The compounds of the invention may show high crystallinity, improved processability, improved chemical stability, low hygroscopy, lower dissolution energy, better absorption, less toxicity, good absorption, good half-life, good solubility, low protein binding affinity, less drug-drug interaction, and good metabolic stability. In a particular aspect, the compounds of the present invention exhibit unexpected significant improvements in pharmacological properties over similar compounds, in particular they may exhibit improved efficacy, improved stability, improved solubility, improved processability and improved tolerability, which improvements are also reflected in its salt forms. In at least some embodiments, the salts of the present invention are expected to exhibit unexpected significant improvements in chemical stability and/or solubility over the free base. Where the compounds of the invention exhibit any one or more of these improvements, this may have an effect on their use, or the use of the salts of the invention in the conditions described herein. For example, where the compounds of the invention exhibit an improved efficacy it would be expected that the compounds or salts of the invention could be administered at a lower dose, thus reducing the occurrence of any possible undesired side effects. Similarly, where the compounds of the invention exhibit increased tolerability, this might allow the compounds of the invention to be dosed at a higher concentration without causing unwanted side effects. Such alterations in efficacy or tolerability might be expected to result in an improved therapeutic window for said compounds of the invention, which improved therapeutic window is equally found in the salts of the invention. Similarly, improvements in the other properties listed above will also confer advantages in the potential uses of the compounds of the invention.
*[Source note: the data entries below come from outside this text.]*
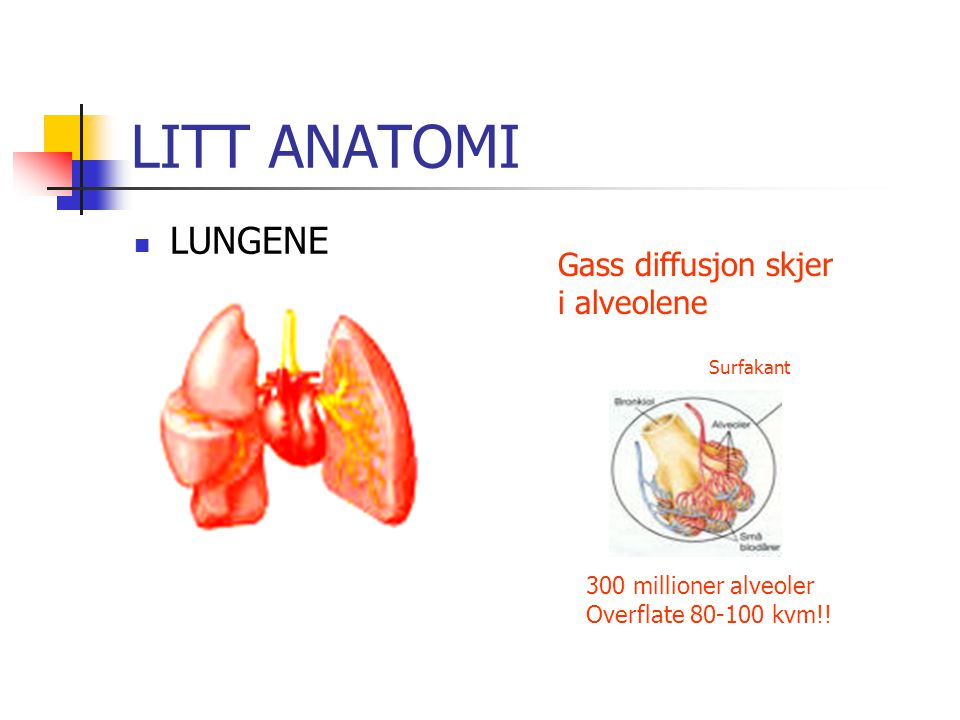 LITT ANATOMI LUNGENE Gass diffusjon skjer i alveolene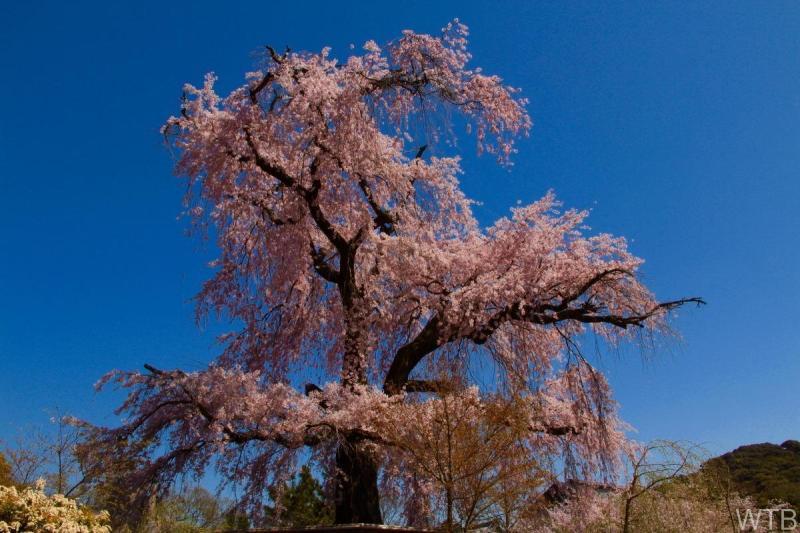 Sakura-13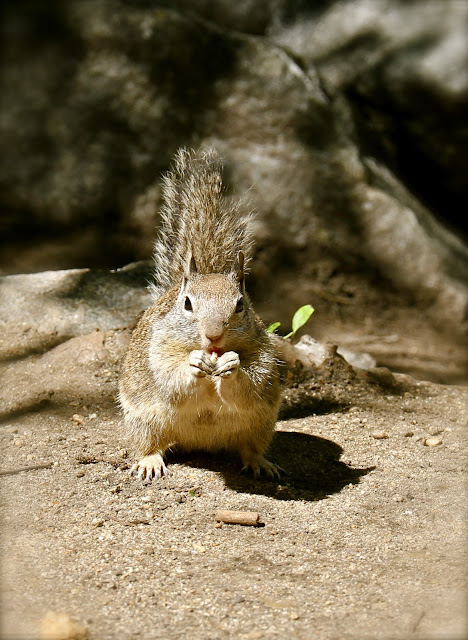the squirel for the christmas ball at yosemity park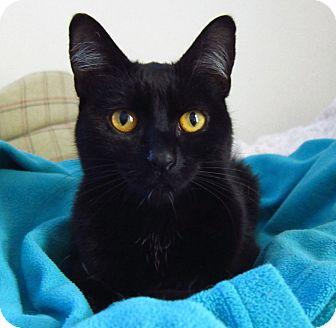 Domestic Shorthair Cat for adoption in Roseville, Minnesota - Ebony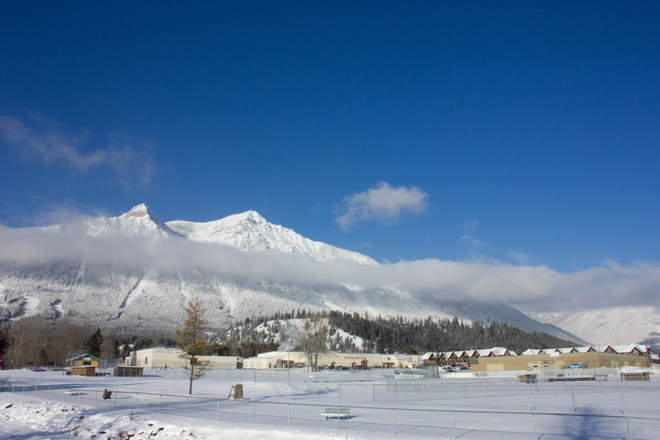 Sunny after snowfall Elkford, British Columbia Canada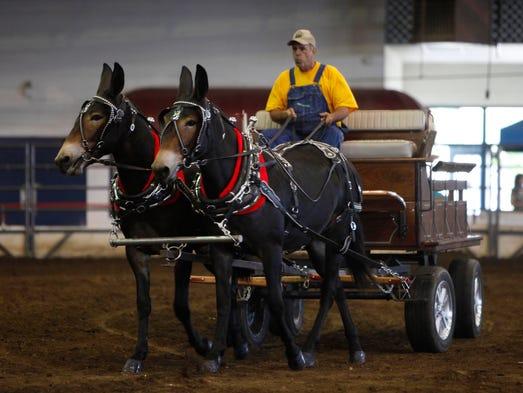 Ozark Mule Days at the Ozark Empire Fairgrounds on Saturday, August 30, 2014.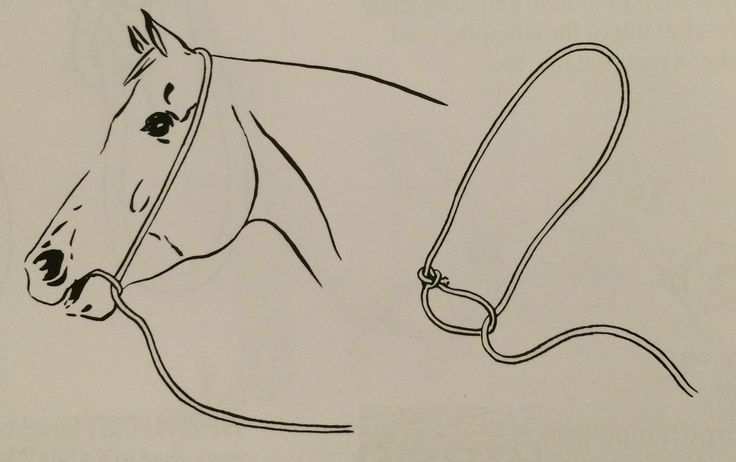 Here is another way to make emergency reins; also called a war bridle.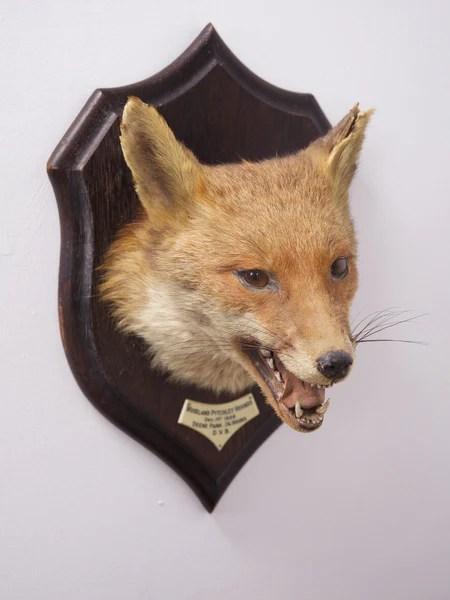 Taxidermy Fox  Drew Pritchard Ltd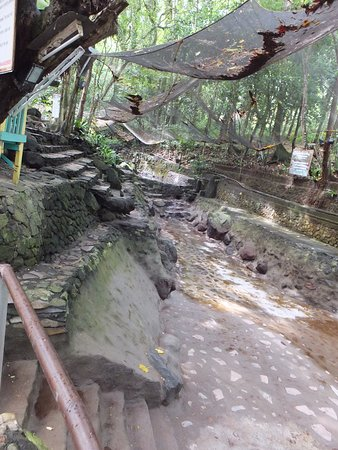 all dried up Picture of Ardent Hot Springs Camiguin TripAdvisor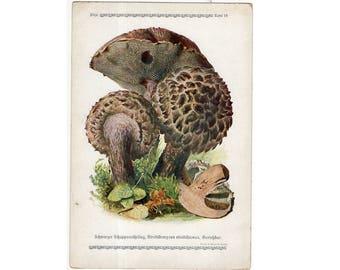 c. 1921 - EDIBLE MUSHROOM LITHOGRAPH - original antique print - fungi toadstool mycology bolete shrooms - Old Man of the Woods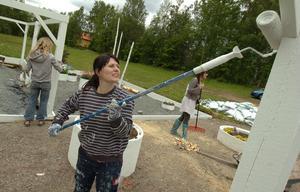 Petra Abrahamsson, en av tre entreprenörsyskon, målar vitt och vitt igen.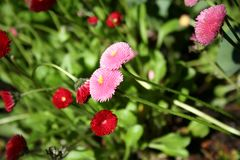 Heartfelt pink and red zinnias Stock Image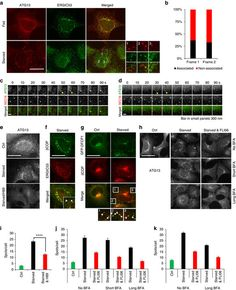 nature communications: Autophagy initiation by ULK complex assembly on ER...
The salts of the invention may show improved solubility over the free base form of the respective compounds of the invention, thus allowing easier formulation compared to the less soluble compound of the invention. In turn, a better formulation form may lead to better patient compliance, due to an easier administration route, thus facilitating the treatment of the above mentioned conditions. For example, oral formulation may be particular by the patient when compared for example and without limitation, to injection, or infusion.
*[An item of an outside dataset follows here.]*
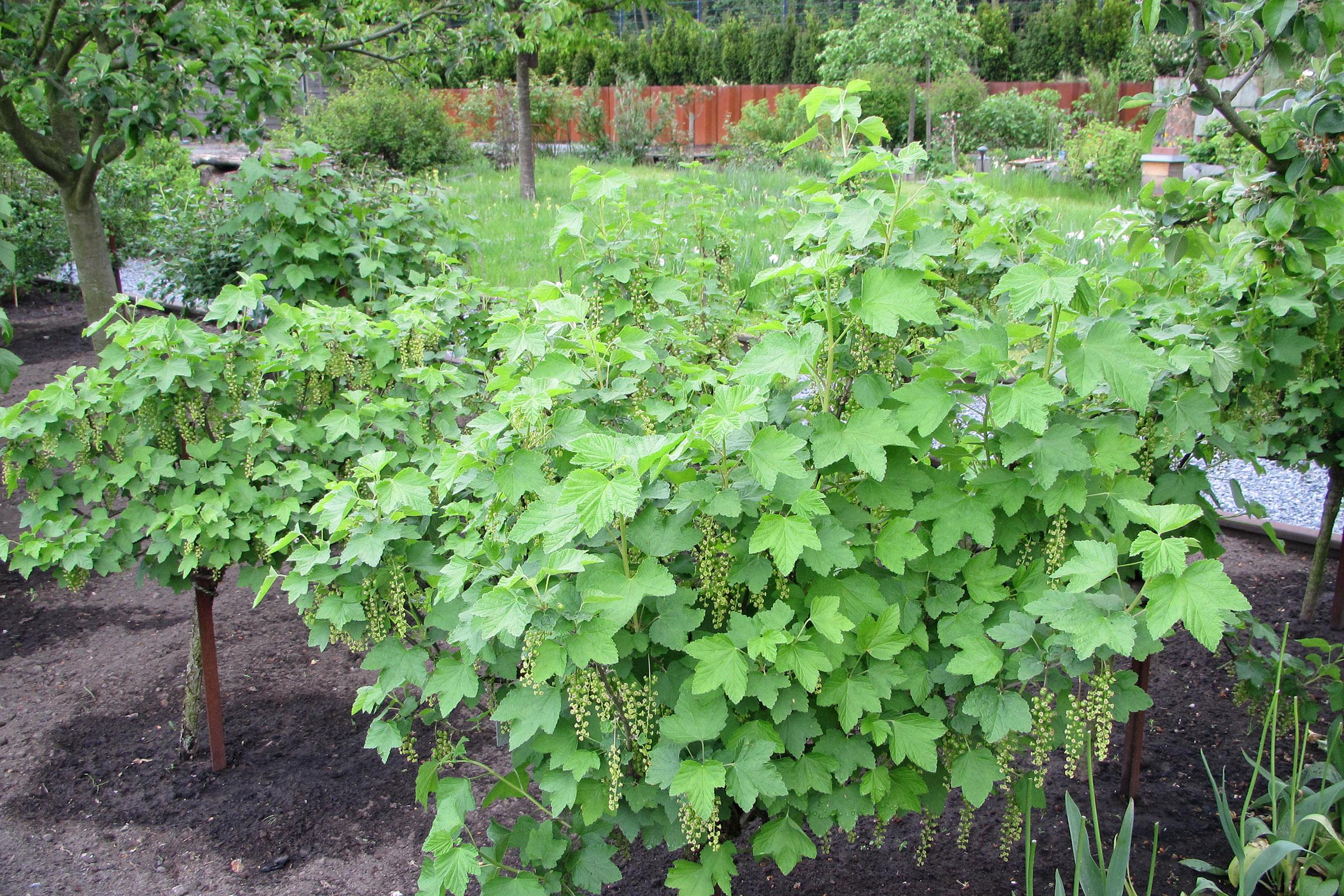 Obstgarten mit Beerensträuchern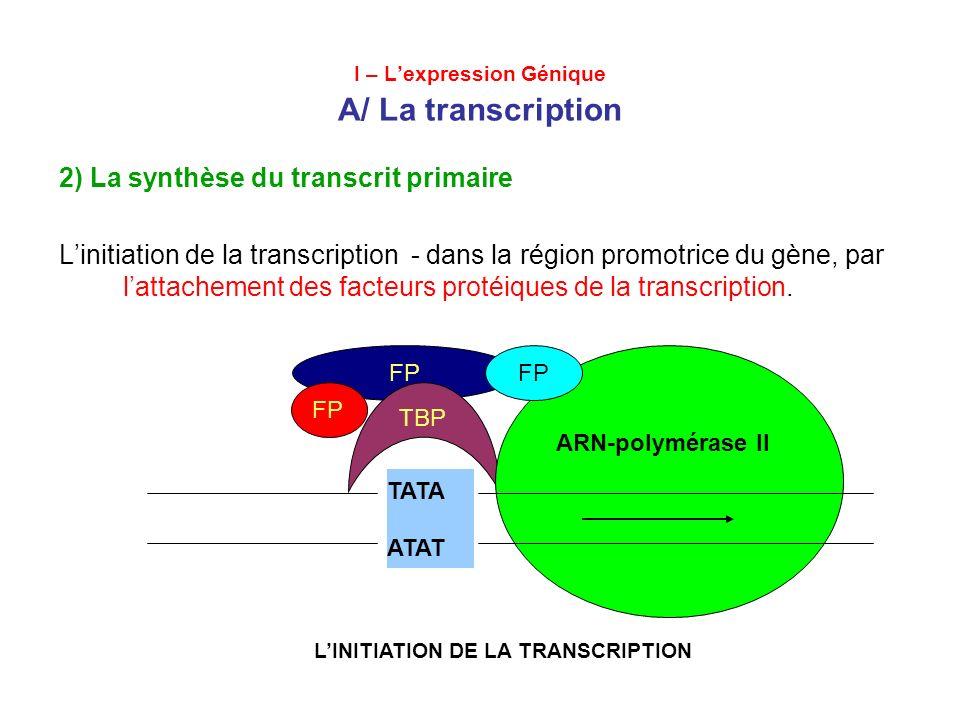 I – Lexpression Génique A/ La transcription 2) La synthèse du transcrit primaire –Lattachement de lARN-polymerase II Lattachement de lADN-hélicase scission des liaisons hydrogène.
The salts of the invention may also show an improved chemical and/or physical stability, thus leading to an extended shelf-life of the compound.
It will also be appreciated by a person of skill in the art, that the salts of the invention may offer an improved processability and manufacturability, when compared to the corresponding compounds of the invention in their free base form. This improvement may result from the improved properties of the salts herein described including higher crystallinity and low hygroscopy.
Injection dose levels range from about 0.1 mg/kg/hour to at least 10 mg/kg/hour, all for from about 1 to about 120 hours and especially 24 to 96 hours. A preloading bolus of from about 0.1 mg/kg to about 10 mg/kg or more may also be administered to achieve adequate steady state levels. The maximum total dose is not expected to exceed about 2 g/day for a 40 to 80 kg human patient.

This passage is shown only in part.